Don’t be an overtime troublemaker

Come the end of the year, businesses around Central Massachusetts and the nation will be forced to adjust to the new realities of the U.S. Department of Labor's standards of overtime pay. The new law says any salaried employee making less than $47,476 annually is now eligible for overtime pay – more than double the old standard of $23,600 per year. The changes are expected to make 4.2 million additional employees eligible for overtime, including 86,000 in Massachusetts.Before the new rules were adopted, business groups across the nation decried the changes, saying it would lead to lower salaries, slower hiring and employee cuts. Labor advocates cheered as – in their minds – the new rules would prevent corporations from working lower paid employees to the bone without ramification. As with all political arguments, the truth lies somewhere in the middle.

The time for debate has passed, and the time for understanding the new law and how it affects your organization directly is upon us. Most businesses will need to do some planning and make some accommodations in order to be ready for the new law. Some companies and workers will have to make hard decisions about what constitutes an hourly employee vs. a salaried employee, but regardless of how that divide is handled, the bottom line is we'll all need to get into compliance.
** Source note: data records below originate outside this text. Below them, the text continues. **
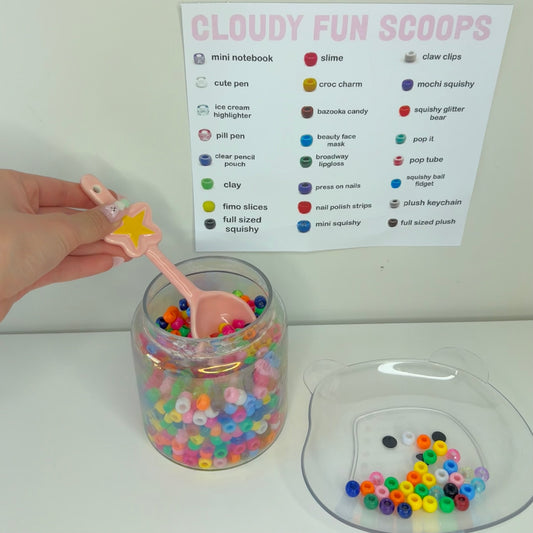 CLOUDY FUN SCOOPS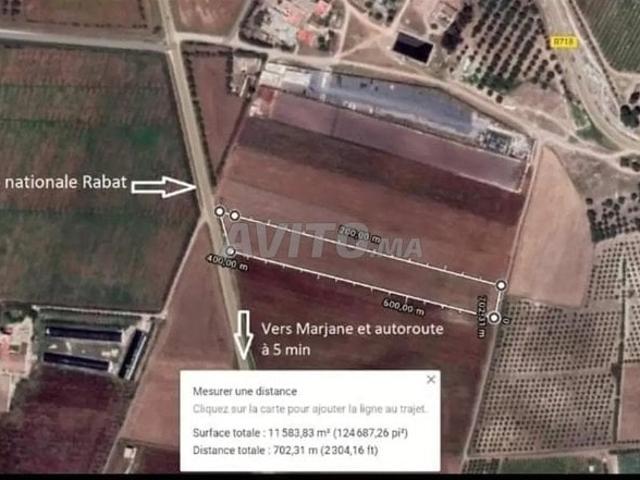 Propriété vente à Meknès
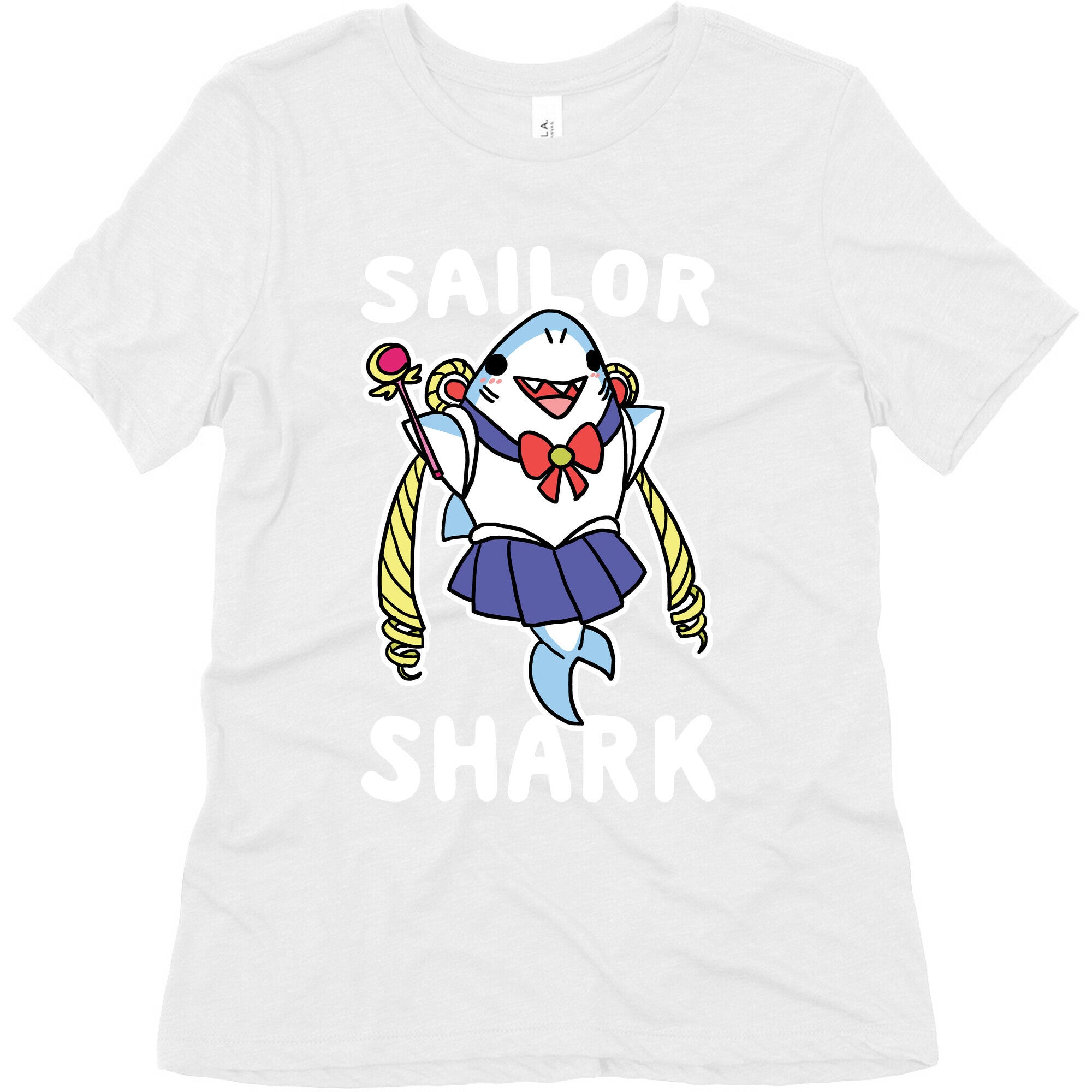 Sailor Shark Women's Triblend Tee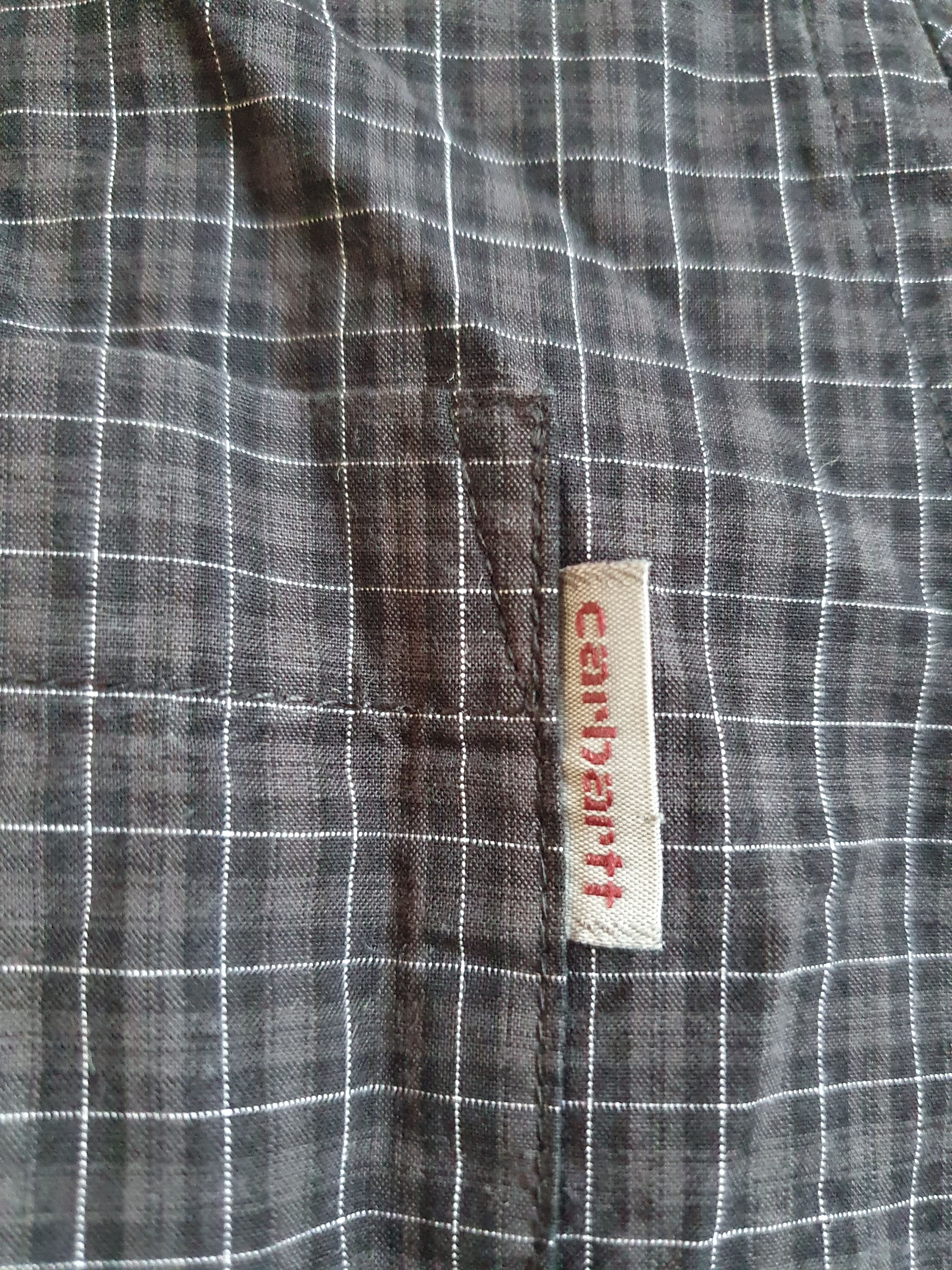 Carhartt Carhartt L/S Light Shirt check plaid SWAG,sz M Size US M / EU 48-50 / 2 - 8 Thumbnail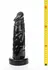 Hung System Jimmy 27 cm Anatomical Intimate Machine, Black, Suction Base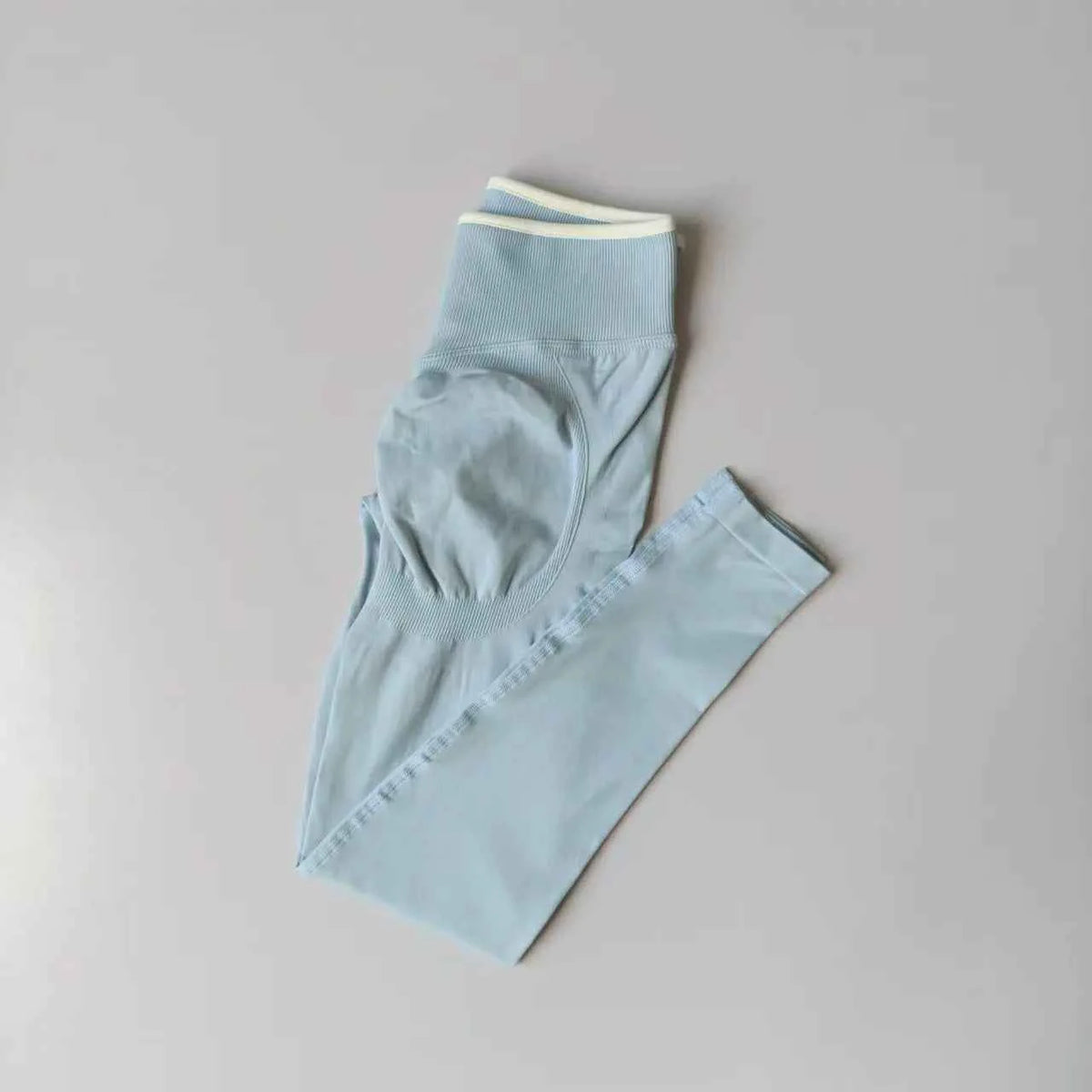 Seamless High Waist Yoga Pants Women Tummy Control Leggings Stretchy Soft Workout Running Leggings Comfortable Gym Sports Tights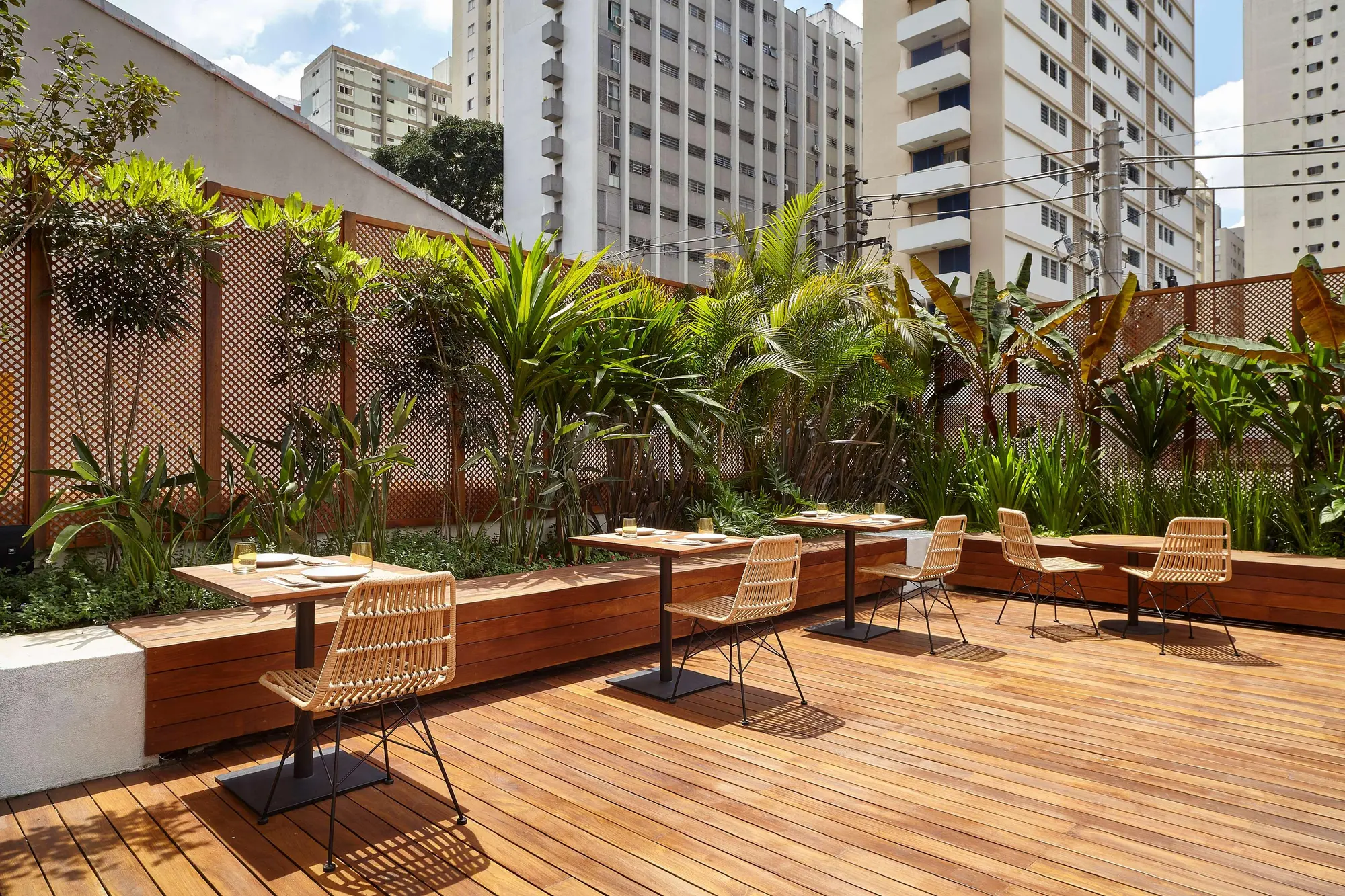 Hilton Canopy Sao Paulo Jardins, Restaurant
Regulations like these – and most laws, frankly – over reach and over direct what an employer can and cannot do. Companies with equitable personnel policies have been treating their employees fairly already and will need to make only a few adjustments. Getting into compliance with the new overtime laws will not mean wholesale changes or massive cost overruns – yet another layer of regulatory pain is regrettable.

While most are good actors, the business community gives politicians just enough evidence that a slippery slope in personnel policies exists.

Just this month, Worcester restaurant Shangri-La was cited $11,000 for violations of state wage and hour laws, allegedly for not providing pay stubs and only paying out wages on a monthly basis.

It is announcements like this from the Massachusetts Attorney General's Office that contributes to more burdensome state and federal regulation.

Much has been made this political season of the increasingly sharp divide between the working class and the top 1 percent of wage earners in our society, and the effective stagnation of wages for lower- and middle-class workers in our country. There is also little question that concerns over the expanding gap between rich and poor has driven the big increases in minimum-wage legislation in many states. Politicians can be credited for trying to address that social ill – but implementation of new laws can be sudden shocks to the system for many employers, few of whom are among the very wealthy. Doubling the wage threshold where employees are qualified for overtime pay in one fell swoop is a big change, and implementing a scaled change over a few years would have been less disruptive. However, we're now in the understanding and compliance period, so all employers need to get their heads around the change and sort out any changes they need to make in the next five months.

Our advice is not to over-react to this legislation. Some salaried employees might have to be converted to hourly, and the responsibilities or work flow of others may have to be reorganized. Despite all the doom and gloom rhetoric from business organizations before the change was adopted that the new rules would lead to layoffs and lower wages, the new $47,476-level doesn't change the fundamental equation that employees are compensated for the value they bring to the company and the company's ability to pay those wages. The structuring of how those wages are paid out – hourly vs. salaried; overtime eligible and exempt – is ancillary to the actual compensation.

Yes, these changes will cause some headaches, and the new regulation seems overly burndensome and unnecessary for nearly all businesses.

The point now is, though, that you shouldn't have been the employer forcing the worker making $24,000 annually to work 80 hours per week and now you shouldn't be the employer forcing the worker making $48,000 annually to work 80 hours per week.

That is what makes lawmakers want to raise the exemption even higher, and that shouldn't happen.